(Some records)

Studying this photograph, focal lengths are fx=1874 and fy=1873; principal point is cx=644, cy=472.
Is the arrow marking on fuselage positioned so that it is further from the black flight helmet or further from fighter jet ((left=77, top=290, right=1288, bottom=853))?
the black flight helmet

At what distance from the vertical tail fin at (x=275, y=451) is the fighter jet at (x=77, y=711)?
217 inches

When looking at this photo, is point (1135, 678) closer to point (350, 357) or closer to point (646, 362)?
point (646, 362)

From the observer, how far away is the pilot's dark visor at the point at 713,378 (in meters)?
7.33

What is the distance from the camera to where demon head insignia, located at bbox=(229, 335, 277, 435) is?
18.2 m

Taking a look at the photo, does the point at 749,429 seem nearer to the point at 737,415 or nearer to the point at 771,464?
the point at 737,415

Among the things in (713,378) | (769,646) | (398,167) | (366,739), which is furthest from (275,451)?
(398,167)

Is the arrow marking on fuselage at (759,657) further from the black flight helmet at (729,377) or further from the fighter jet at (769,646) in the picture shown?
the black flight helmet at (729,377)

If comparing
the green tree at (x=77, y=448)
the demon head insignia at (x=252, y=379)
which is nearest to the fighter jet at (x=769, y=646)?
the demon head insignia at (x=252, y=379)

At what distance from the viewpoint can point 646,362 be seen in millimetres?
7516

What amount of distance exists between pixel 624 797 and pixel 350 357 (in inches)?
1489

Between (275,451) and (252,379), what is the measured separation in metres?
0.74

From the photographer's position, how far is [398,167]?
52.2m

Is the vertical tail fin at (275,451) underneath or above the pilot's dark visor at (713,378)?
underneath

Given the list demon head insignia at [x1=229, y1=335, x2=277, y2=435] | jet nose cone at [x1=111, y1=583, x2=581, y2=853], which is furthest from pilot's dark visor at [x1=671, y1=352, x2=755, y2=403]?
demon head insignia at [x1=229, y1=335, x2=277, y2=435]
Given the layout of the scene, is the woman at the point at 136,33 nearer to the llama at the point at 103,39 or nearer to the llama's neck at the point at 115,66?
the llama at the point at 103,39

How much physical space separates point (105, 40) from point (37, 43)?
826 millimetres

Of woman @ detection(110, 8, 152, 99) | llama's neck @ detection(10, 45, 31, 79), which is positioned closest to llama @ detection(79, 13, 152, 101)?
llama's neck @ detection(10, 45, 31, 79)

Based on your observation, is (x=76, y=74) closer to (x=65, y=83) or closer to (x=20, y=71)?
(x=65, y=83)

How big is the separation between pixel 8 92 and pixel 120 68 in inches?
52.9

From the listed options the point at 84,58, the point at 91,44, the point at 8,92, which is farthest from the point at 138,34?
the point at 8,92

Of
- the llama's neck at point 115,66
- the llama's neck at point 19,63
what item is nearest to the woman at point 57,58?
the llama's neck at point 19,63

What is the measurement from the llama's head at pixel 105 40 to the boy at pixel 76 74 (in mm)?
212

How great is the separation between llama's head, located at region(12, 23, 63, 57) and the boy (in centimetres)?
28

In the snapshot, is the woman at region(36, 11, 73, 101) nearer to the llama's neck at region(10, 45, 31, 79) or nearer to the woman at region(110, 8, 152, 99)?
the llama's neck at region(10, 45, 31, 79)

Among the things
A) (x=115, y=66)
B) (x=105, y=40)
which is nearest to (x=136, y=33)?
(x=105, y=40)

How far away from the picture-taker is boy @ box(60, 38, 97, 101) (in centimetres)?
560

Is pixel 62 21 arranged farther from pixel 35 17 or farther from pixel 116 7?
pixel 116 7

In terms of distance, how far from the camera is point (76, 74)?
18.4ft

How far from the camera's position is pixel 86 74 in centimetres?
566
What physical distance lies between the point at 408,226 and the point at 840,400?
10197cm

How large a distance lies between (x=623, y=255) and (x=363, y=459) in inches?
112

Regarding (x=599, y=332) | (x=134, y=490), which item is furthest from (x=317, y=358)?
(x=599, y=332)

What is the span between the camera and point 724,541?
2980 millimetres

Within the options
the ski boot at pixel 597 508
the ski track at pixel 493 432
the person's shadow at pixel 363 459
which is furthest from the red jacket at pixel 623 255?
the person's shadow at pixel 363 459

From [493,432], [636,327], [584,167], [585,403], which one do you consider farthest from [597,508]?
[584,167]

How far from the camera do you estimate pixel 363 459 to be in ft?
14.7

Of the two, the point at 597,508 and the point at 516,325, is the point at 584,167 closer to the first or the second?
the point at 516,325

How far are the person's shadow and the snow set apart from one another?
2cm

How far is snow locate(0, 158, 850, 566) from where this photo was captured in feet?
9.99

Set problem: Print again each line of the listing above, exactly as it appears.

Solution below:
Studying this photograph, focal lengths are fx=1874 and fy=1873; principal point is cx=644, cy=472.
Is the arrow marking on fuselage positioned so that it is further from the black flight helmet or further from fighter jet ((left=77, top=290, right=1288, bottom=853))?
the black flight helmet

At what distance from the vertical tail fin at (x=275, y=451) is the fighter jet at (x=77, y=711)?
217 inches

When looking at this photo, is point (1135, 678) closer to point (350, 357) or closer to point (646, 362)?
point (646, 362)

From the observer, how far away is the pilot's dark visor at the point at 713,378 (in meters)?
7.33

What is the distance from the camera to where demon head insignia, located at bbox=(229, 335, 277, 435) is?
18.2 m

Taking a look at the photo, does the point at 749,429 seem nearer to the point at 737,415 or nearer to the point at 771,464?
the point at 737,415

Among the things in (713,378) | (769,646) | (398,167) | (366,739), which is furthest from (275,451)?
(398,167)

Is the arrow marking on fuselage at (759,657) further from the black flight helmet at (729,377) or further from the fighter jet at (769,646) in the picture shown?
the black flight helmet at (729,377)

If comparing
the green tree at (x=77, y=448)
the demon head insignia at (x=252, y=379)
which is nearest to the fighter jet at (x=769, y=646)?
the demon head insignia at (x=252, y=379)

At what distance from the viewpoint can point 646,362 be seen in millimetres?
7516

What amount of distance exists between pixel 624 797 and pixel 350 357 (in inches)?
1489

Between (275,451) and (252,379), what is the measured separation in metres?
0.74

From the photographer's position, how far is [398,167]?
52.2m

Is the vertical tail fin at (275,451) underneath or above the pilot's dark visor at (713,378)?
underneath

Given the list demon head insignia at [x1=229, y1=335, x2=277, y2=435] | jet nose cone at [x1=111, y1=583, x2=581, y2=853], which is furthest from pilot's dark visor at [x1=671, y1=352, x2=755, y2=403]?
demon head insignia at [x1=229, y1=335, x2=277, y2=435]
Given the layout of the scene, is the woman at the point at 136,33 nearer to the llama at the point at 103,39 or nearer to the llama's neck at the point at 115,66?
the llama at the point at 103,39

How much physical space separates point (105, 40) from point (37, 43)?
826 millimetres

Of woman @ detection(110, 8, 152, 99) | llama's neck @ detection(10, 45, 31, 79), which is positioned closest to llama @ detection(79, 13, 152, 101)?
llama's neck @ detection(10, 45, 31, 79)

Based on your observation, is (x=76, y=74) closer to (x=65, y=83) or closer to (x=20, y=71)?
(x=65, y=83)

How big is the separation between pixel 8 92 and pixel 120 68 in inches?
52.9

From the listed options the point at 84,58, the point at 91,44, the point at 8,92, which is farthest from the point at 138,34?
the point at 8,92

Of
- the llama's neck at point 115,66
- the llama's neck at point 19,63
what item is nearest to the woman at point 57,58?
the llama's neck at point 19,63

What is the measurement from the llama's head at pixel 105 40 to the boy at pixel 76 74 (in mm)?
212

How great is the separation between llama's head, located at region(12, 23, 63, 57) and the boy (in centimetres)?
28

In the snapshot, is the woman at region(36, 11, 73, 101) nearer to the llama's neck at region(10, 45, 31, 79) or nearer to the woman at region(110, 8, 152, 99)?
the llama's neck at region(10, 45, 31, 79)

Among the things
A) (x=115, y=66)
B) (x=105, y=40)
which is nearest to (x=136, y=33)?
(x=105, y=40)

How far away from the picture-taker is boy @ box(60, 38, 97, 101) (in centimetres)?
560

Is pixel 62 21 arranged farther from pixel 35 17 or farther from pixel 116 7?
pixel 116 7

In terms of distance, how far from the camera is point (76, 74)?
18.4ft

How far from the camera's position is pixel 86 74 in centimetres?
566
What physical distance lies between the point at 408,226 and the point at 840,400?
10197cm

How large a distance lies between (x=623, y=255) and (x=363, y=459) in inches?
112

Regarding (x=599, y=332) | (x=134, y=490), which item is furthest from (x=317, y=358)?
(x=599, y=332)

What is the span between the camera and point 724,541?
2980 millimetres

Within the options
the ski boot at pixel 597 508
the ski track at pixel 493 432
the person's shadow at pixel 363 459
which is furthest from the red jacket at pixel 623 255?
the person's shadow at pixel 363 459

From [493,432], [636,327], [584,167], [585,403], which one do you consider farthest from [597,508]?
[584,167]

How far from the camera do you estimate pixel 363 459 to be in ft?
14.7

Of the two, the point at 597,508 and the point at 516,325, is the point at 584,167 closer to the first or the second?
the point at 516,325

How far are the person's shadow and the snow set apart from one another?
2cm

How far is snow locate(0, 158, 850, 566) from where this photo was captured in feet?
9.99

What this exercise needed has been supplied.